- _WHAT YOU SHOULD DO_
Duplicate the part that opens with the line containing "Tabaristan Sulayman ibn" and closes with the line containing "象棋棋譜圖片：2019.11.4.2評測先勝8-3飛相局對右中炮 - 步數(shù)：80", both included, and leave the pictures out of your answer.

- _DATA_
+ + + + +

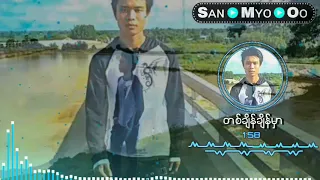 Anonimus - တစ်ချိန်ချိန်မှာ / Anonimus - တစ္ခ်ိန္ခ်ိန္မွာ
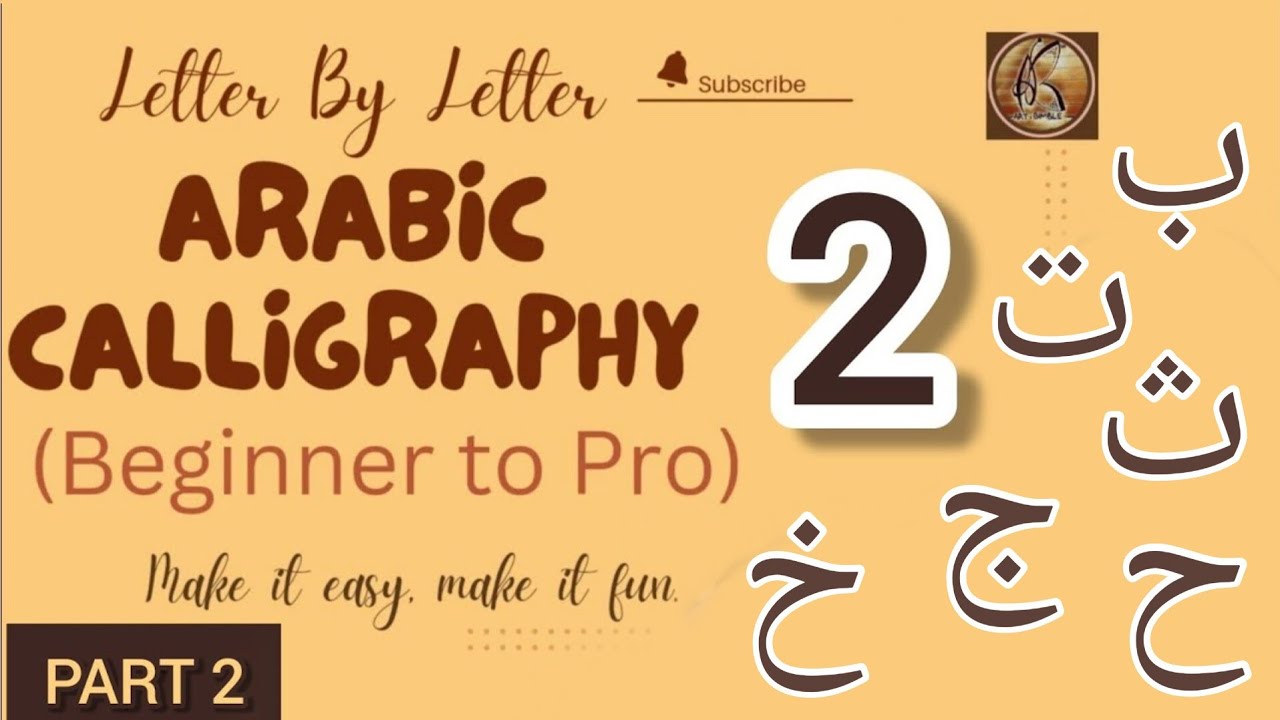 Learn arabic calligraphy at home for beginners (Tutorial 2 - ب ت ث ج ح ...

+ + + + +

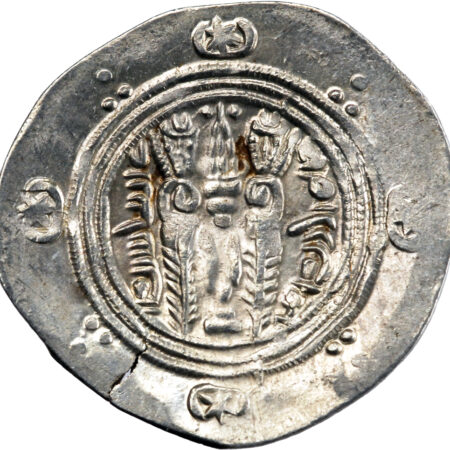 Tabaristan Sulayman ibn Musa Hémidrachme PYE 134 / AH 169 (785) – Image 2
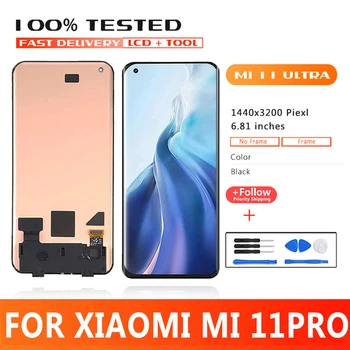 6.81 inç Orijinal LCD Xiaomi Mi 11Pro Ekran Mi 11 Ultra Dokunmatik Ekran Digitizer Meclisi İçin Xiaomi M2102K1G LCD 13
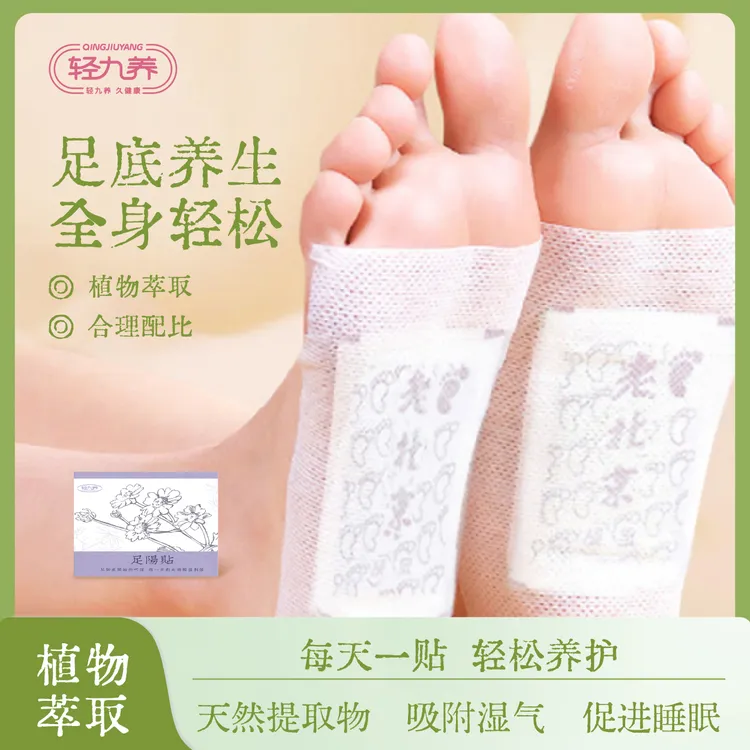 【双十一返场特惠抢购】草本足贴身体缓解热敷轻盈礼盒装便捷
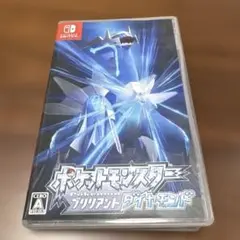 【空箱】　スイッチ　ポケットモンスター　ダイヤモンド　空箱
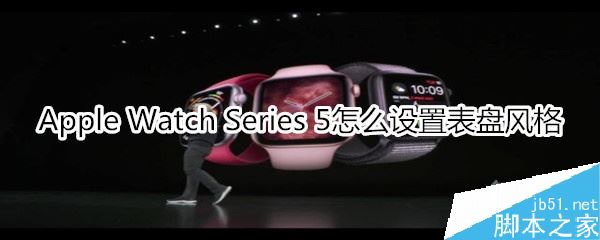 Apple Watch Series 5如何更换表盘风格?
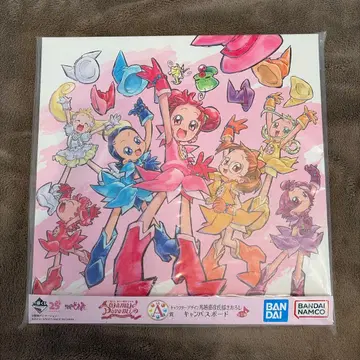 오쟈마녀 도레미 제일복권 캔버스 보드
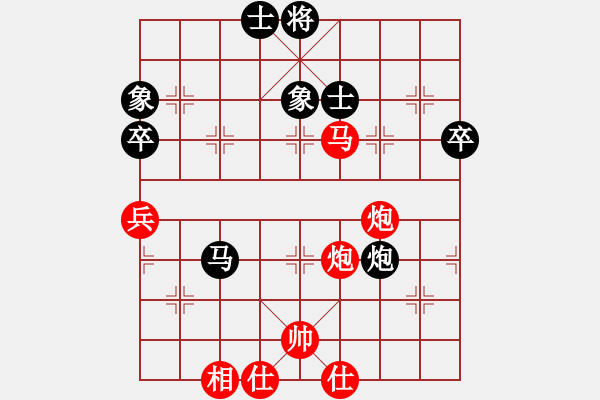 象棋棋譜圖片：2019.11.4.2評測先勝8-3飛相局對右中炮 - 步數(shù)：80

+ + + + +

- _RESPONSE FOR THIS EXERCISE_
 Tabaristan Sulayman ibn Musa Hémidrachme PYE 134 / AH 169 (785) – Image 2
 6.81 inç Orijinal LCD Xiaomi Mi 11Pro Ekran Mi 11 Ultra Dokunmatik Ekran Digitizer Meclisi İçin Xiaomi M2102K1G LCD 13
 【双十一返场特惠抢购】草本足贴身体缓解热敷轻盈礼盒装便捷
 【空箱】　スイッチ　ポケットモンスター　ダイヤモンド　空箱
 Apple Watch Series 5如何更换表盘风格?
 오쟈마녀 도레미 제일복권 캔버스 보드
 象棋棋譜圖片：2019.11.4.2評測先勝8-3飛相局對右中炮 - 步數(shù)：80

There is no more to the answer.